*What is being asked*
Turn the listing below into a JSON list of strings, with one string for each line and no blank lines. Leave the pictures out of the result.

*Input records*
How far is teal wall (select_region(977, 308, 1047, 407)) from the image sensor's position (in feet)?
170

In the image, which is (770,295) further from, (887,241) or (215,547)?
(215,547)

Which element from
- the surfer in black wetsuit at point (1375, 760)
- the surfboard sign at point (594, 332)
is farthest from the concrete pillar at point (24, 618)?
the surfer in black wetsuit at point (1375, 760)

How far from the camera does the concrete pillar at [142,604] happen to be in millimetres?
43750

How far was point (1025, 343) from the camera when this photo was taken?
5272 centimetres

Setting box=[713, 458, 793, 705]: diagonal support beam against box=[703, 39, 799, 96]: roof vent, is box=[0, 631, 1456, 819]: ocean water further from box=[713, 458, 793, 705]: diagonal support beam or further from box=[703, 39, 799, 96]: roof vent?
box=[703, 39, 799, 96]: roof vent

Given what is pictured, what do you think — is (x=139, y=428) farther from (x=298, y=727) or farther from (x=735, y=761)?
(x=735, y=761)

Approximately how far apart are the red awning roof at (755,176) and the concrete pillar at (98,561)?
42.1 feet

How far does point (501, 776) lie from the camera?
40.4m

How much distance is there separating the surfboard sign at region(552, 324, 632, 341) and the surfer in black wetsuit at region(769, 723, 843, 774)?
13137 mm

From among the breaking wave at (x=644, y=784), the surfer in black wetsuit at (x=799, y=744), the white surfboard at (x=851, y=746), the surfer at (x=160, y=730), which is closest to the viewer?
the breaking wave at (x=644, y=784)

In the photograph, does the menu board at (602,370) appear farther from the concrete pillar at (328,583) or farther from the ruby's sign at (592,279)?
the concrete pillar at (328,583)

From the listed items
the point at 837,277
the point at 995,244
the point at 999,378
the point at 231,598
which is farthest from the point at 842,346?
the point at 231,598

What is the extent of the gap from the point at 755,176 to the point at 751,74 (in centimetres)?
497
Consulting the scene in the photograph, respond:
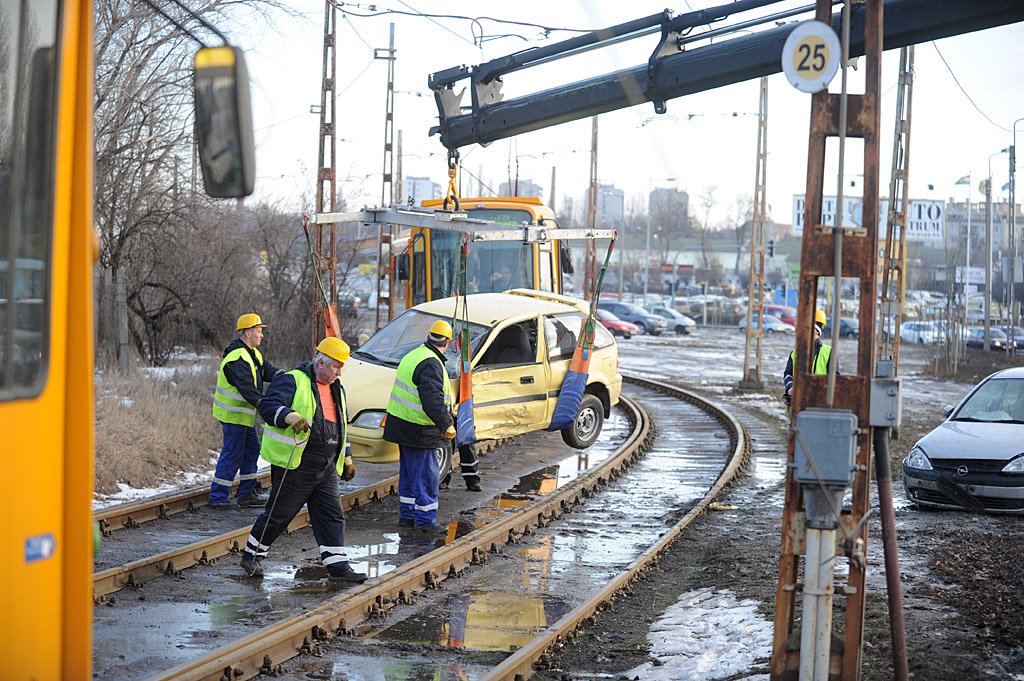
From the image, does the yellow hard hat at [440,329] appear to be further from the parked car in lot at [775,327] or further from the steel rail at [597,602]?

*Output for this exercise*
[
  "How far is teal wall (select_region(977, 308, 1047, 407)) from the image sensor's position (in feet)?",
  "170",
  "In the image, which is (770,295) further from, (887,241) or (215,547)?",
  "(215,547)",
  "Which element from",
  "- the surfer in black wetsuit at point (1375, 760)",
  "- the surfboard sign at point (594, 332)",
  "is farthest from the concrete pillar at point (24, 618)?",
  "the surfer in black wetsuit at point (1375, 760)",
  "How far from the camera does the concrete pillar at [142,604] happen to be in millimetres?",
  "43750",
  "How far was point (1025, 343) from the camera when this photo was taken?",
  "5272 centimetres",
  "Setting box=[713, 458, 793, 705]: diagonal support beam against box=[703, 39, 799, 96]: roof vent, is box=[0, 631, 1456, 819]: ocean water further from box=[713, 458, 793, 705]: diagonal support beam or further from box=[703, 39, 799, 96]: roof vent?",
  "box=[703, 39, 799, 96]: roof vent",
  "Given what is pictured, what do you think — is (x=139, y=428) farther from (x=298, y=727) or farther from (x=735, y=761)?",
  "(x=735, y=761)",
  "Approximately how far apart are the red awning roof at (755,176) and the concrete pillar at (98,561)?",
  "42.1 feet",
  "How far does point (501, 776) lie from the camera?",
  "40.4m",
  "How much distance is there separating the surfboard sign at region(552, 324, 632, 341) and the surfer in black wetsuit at region(769, 723, 843, 774)?",
  "13137 mm",
  "From among the breaking wave at (x=644, y=784), the surfer in black wetsuit at (x=799, y=744), the white surfboard at (x=851, y=746), the surfer at (x=160, y=730), which is closest to the viewer?",
  "the breaking wave at (x=644, y=784)",
  "In the photograph, does the menu board at (602,370) appear farther from the concrete pillar at (328,583) or farther from the ruby's sign at (592,279)?",
  "the concrete pillar at (328,583)",
  "From the listed items",
  "the point at 837,277",
  "the point at 995,244",
  "the point at 999,378",
  "the point at 231,598",
  "which is farthest from the point at 842,346?",
  "the point at 231,598",
  "What is the extent of the gap from the point at 755,176 to the point at 751,74 (in centimetres)?",
  "497",
  "Consulting the scene in the photograph, respond:",
  "From the image, does the yellow hard hat at [440,329] appear to be further from the parked car in lot at [775,327] or further from the steel rail at [597,602]?"
]